Last modified: 2013-03-27 16:28:19 UTC
Implement new abuse filters to discourage more questionable comments: * Repeating characters Disallow posts where the same character is 5 times or more in a row. See this edit filter #135, which could be adapted for this feedback filter: https://en.wikipedia.org/wiki/Special:AbuseFilter/135 * No punctuation Disallow comments that have no commas, periods, colons, question marks or exclamation marks -- often a telltale sign of irrelevant contributions, according to Stack Overflow founder Jeff Anderson. * Shouting Give a warning when most of the comment is ALL CAPS (or 90% of chars.), which is usually a telltale sign of questionable feedback. This filter was implemented in April 2012 as filter #458, but disabled by King of Hearts -- and repurposed for short posts by Sole Shoe in August. I recommend we start a new feedback filter for this function, but implement it as a Warning (not Disallow) -- and only for posts that are at least 90% all-caps. FF * More bad words We should be able to filter out more offensive words than the small list we now disallow. I can do more research in coming days and email a larger list to our developer, rather than posting these swear words here. As a result, I hope we can filter more irrelevant posts than we do now (about 10% of total feedback is now filtered through this tool, and it may be possible to increase that number with a few more reliable filters). Read more about abuse filter for article feedback on our feature requirements page: http://www.mediawiki.org/wiki/Article_feedback/Version_5/Feature_Requirements#Abuse.2FSpam_Filters See also the proposed filters in the 'Under consideration' section of this abuse filter spreadsheet: https://docs.google.com/a/wikimedia.org/spreadsheet/ccc?key=0AiGAdIp7VYlbdDdKUm9naXhxOXVweWZ5YkU3Wk5lSlE#gid=0
Fabrice: Should this really be highest priority (urgent to fix within the next days)? Sounds more like an enhancement (that could have high prio though).

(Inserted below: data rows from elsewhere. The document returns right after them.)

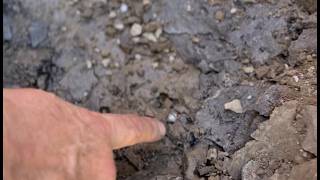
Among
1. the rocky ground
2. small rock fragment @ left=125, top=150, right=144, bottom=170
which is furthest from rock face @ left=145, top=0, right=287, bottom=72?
small rock fragment @ left=125, top=150, right=144, bottom=170

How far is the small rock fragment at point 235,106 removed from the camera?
1.60 metres

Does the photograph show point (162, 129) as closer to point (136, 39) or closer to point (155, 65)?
point (155, 65)

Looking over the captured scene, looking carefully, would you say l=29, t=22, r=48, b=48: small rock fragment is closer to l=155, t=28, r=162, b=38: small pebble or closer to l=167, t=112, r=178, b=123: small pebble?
l=155, t=28, r=162, b=38: small pebble

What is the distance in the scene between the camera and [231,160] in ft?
4.87

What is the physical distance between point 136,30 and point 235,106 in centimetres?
52

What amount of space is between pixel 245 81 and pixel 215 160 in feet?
0.97

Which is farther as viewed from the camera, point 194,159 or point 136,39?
point 136,39

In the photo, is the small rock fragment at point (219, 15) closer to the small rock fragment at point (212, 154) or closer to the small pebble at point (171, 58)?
the small pebble at point (171, 58)

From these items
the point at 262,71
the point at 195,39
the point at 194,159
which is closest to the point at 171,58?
the point at 195,39

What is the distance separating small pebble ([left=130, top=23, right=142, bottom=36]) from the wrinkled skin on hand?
17.0 inches

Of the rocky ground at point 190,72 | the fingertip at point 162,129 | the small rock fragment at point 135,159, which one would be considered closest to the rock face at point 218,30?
the rocky ground at point 190,72

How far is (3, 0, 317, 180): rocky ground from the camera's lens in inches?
57.6

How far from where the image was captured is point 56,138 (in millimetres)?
1434

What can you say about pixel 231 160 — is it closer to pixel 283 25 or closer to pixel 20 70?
pixel 283 25
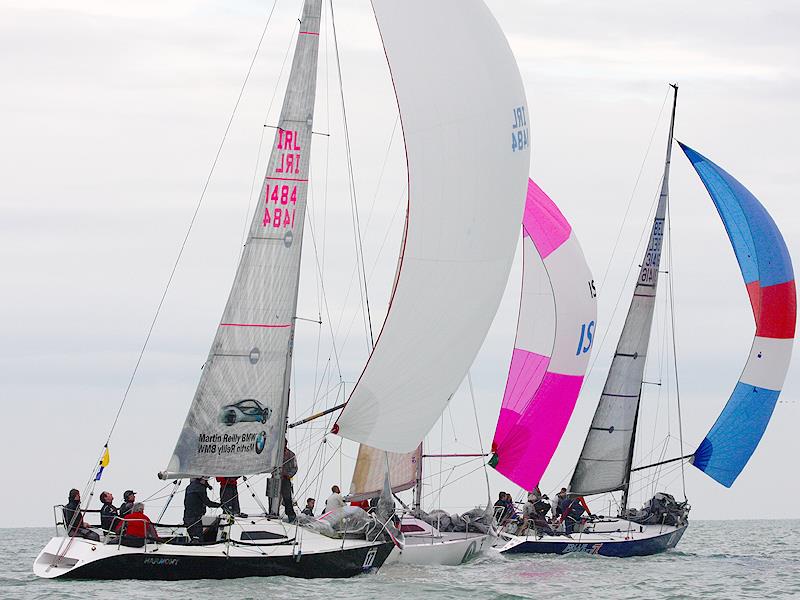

Hi Andrew, thanks for your note. From the standpoint of Article Feedback, this feature is our highest priority and it attempts to solve a major problem, which is that a large number of comments are inappropriate and can be effectively filtered through this tool. So I continue to view this ticket as 'major'. It is definitely more than an 'enhancement' from our perspective. But as a compromise, I have adjusted the importance to 'normal', to show that I'm not an unreasonable man. ;o) I understand that you have different labeling standards for tracking other applications through Bugzilla. If our labeling system is a serious issue for you, we coud consider moving to another bug tracking system, so we don't interfere with your ongoing processes. For example, we now use Trello for E2 project management, and could look into migrating out of Bugzilla into Trello over time, if it will make it easier for you. Please let me know if we should consider that option.
I don't see much difference in labeling standards here, actually. :) Improving/clarifying the semantics of "highest" vs "high" priority shouldn't be such a blocker that it forces you to migrate to a different system.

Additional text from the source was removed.